I met with my teacher today after our class meeting to figure out what's going on with all of my assignments. I came to find out that she was counting half of my stuff late that I turned in. I asked her a couple of weeks ago if it would be okay if I turned in two peices of paper a few days after the due date of our paper because I wanted to save gas and not waste an entire trip out to the school just to turn something in. She said it was fine. What she didn't tell me was that it would be considered late. I also confronted her about the two or three things that were supposed to be due today that she said were late and was VERY defensive but ended up giving me back the points that i deserved. After 15 or so minutes in her office of her lecturing me about how I need to be accountable for my actions and take responsibility for my work I just flat out asked if I was passing the class and she said yes. Then I told her that whatever points she didn't think I deserved I didn't care about as long as I was passing. I took my graded papers and left. What a joke. She has the nerve to try and educate ME about taking responsibility for MY actions? Oh, I forgot to mention the part that I physically got on the internet to show her that I'd sent things and her confirmation reply. Did I get the points back? No. I hate that lady. She should NOT be a teacher. Another great thing: I have my final conference with her tomorrow which I will probably get more lecture about how to be responsible with my school work.

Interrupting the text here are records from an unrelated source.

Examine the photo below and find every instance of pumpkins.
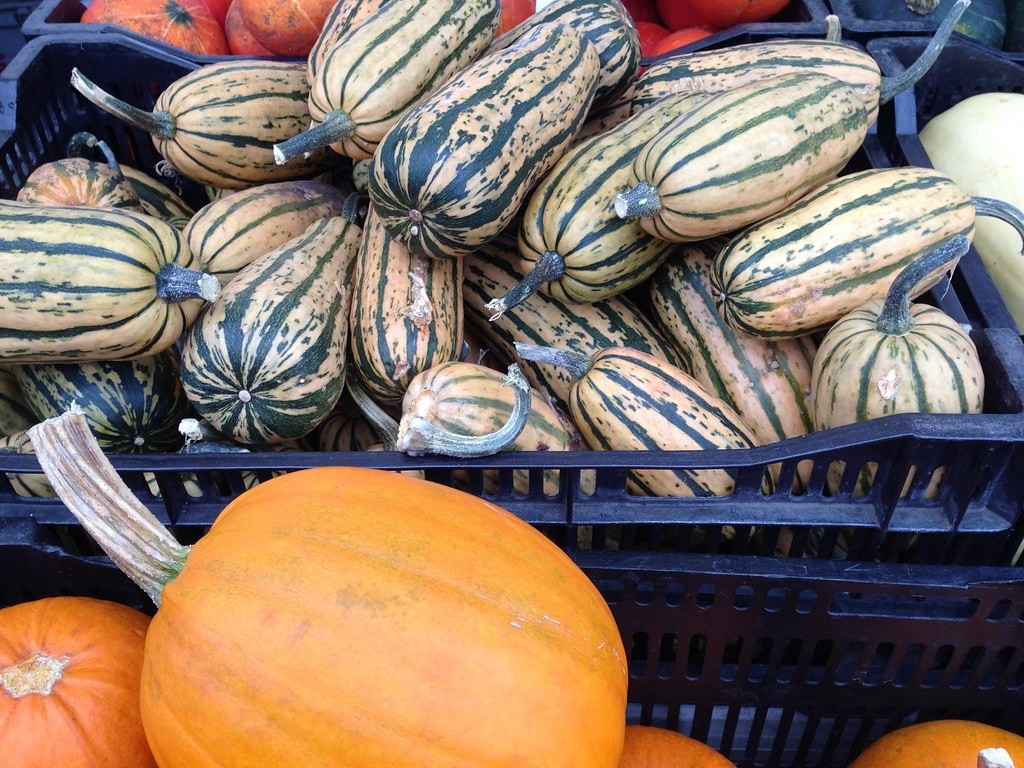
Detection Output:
[0,0,1024,768]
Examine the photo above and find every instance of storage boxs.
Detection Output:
[0,34,1024,696]
[0,514,1024,768]
[867,37,1024,340]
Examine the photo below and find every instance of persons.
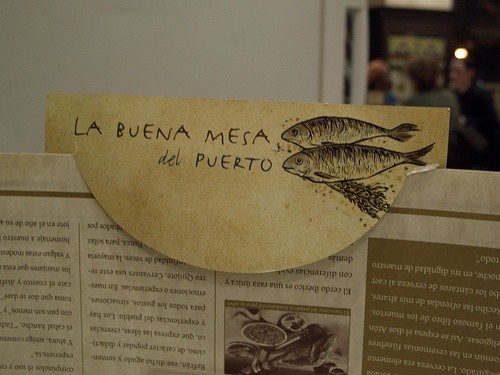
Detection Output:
[366,49,499,172]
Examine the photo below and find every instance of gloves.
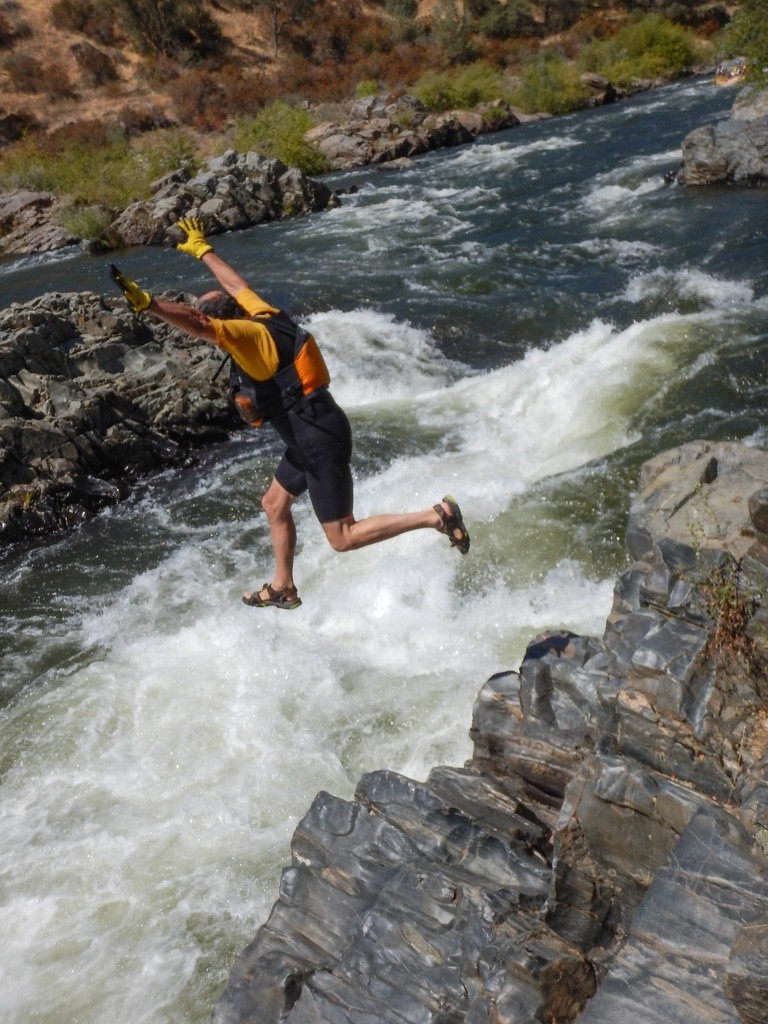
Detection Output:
[108,263,153,312]
[171,215,214,259]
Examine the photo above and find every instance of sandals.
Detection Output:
[242,583,302,609]
[433,495,470,555]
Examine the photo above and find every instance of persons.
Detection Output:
[109,213,472,610]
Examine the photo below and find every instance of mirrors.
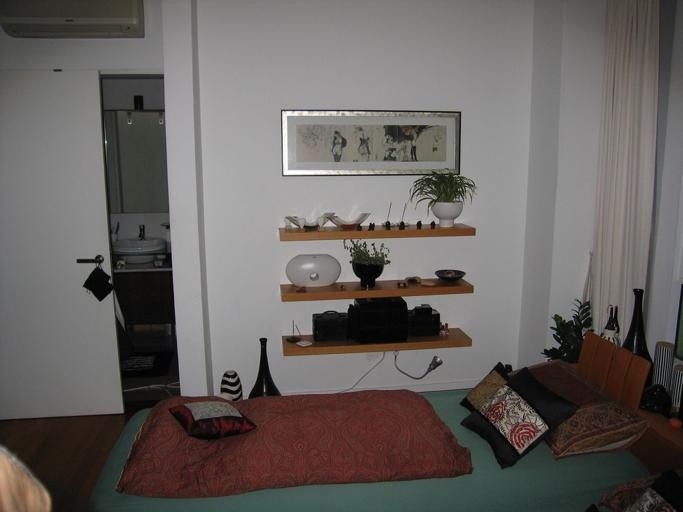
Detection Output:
[103,110,169,213]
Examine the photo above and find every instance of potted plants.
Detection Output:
[344,239,391,288]
[409,168,479,227]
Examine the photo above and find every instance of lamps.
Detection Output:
[394,352,443,380]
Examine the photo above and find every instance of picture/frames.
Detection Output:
[281,110,461,176]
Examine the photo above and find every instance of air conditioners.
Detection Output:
[0,0,145,38]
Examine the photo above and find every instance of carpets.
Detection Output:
[122,350,174,377]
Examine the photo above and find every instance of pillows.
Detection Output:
[586,473,662,512]
[459,359,649,469]
[168,401,257,439]
[625,469,683,512]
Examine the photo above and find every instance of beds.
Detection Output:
[90,388,651,512]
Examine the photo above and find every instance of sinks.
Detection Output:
[111,238,166,264]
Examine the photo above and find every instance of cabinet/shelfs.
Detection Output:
[278,223,476,356]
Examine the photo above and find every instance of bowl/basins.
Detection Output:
[435,270,466,282]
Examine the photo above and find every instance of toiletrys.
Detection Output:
[161,223,170,255]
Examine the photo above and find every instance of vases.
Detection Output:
[248,338,281,399]
[621,288,654,387]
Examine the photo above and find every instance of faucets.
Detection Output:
[139,224,145,240]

Ef that. I'm SOOOOOOOOOOO mad. I cannot WAIT to have a freaking break for almost 4 months. It's so close I could cry.

Sunday, June 7, 2009

Vent.

Today I hate my teacher. It's because she's a terrible instructor. It's also because she's the most unorganized person ever. It's also because she's socially awkward and has zero people skills. This quarter was amazing until all of my time was dealing with her. I'm so irritated. Like most college classes I have lots of papers and things due at the end of the quarter. The problem with this lady is that she doesn't even know when things are due so when you ask her about it she says "...ughhhh, i think this is when it's due" or "...why don't you ask someone in your group." Anyways, today I'm irritated because the end of the quarter is pretty much now. We have assignments that are always due the Monday after we have a clinical experience. Well apparently not always because I had a clinical experience last week (which means that my assignments are due tomorrow-Monday). So she calls me yesterday leaving me this nasty voice message about how I haven't turned in my things yet. And how there are two other things that were previously due that still haven't been turned in. Grrrrrr. Ok, so first of all: I DID turn them in via email, which she says that she doesn't have. And then she's nagging me about things that aren't even due yet! WHAT THE HECK! I'm so over this quarter.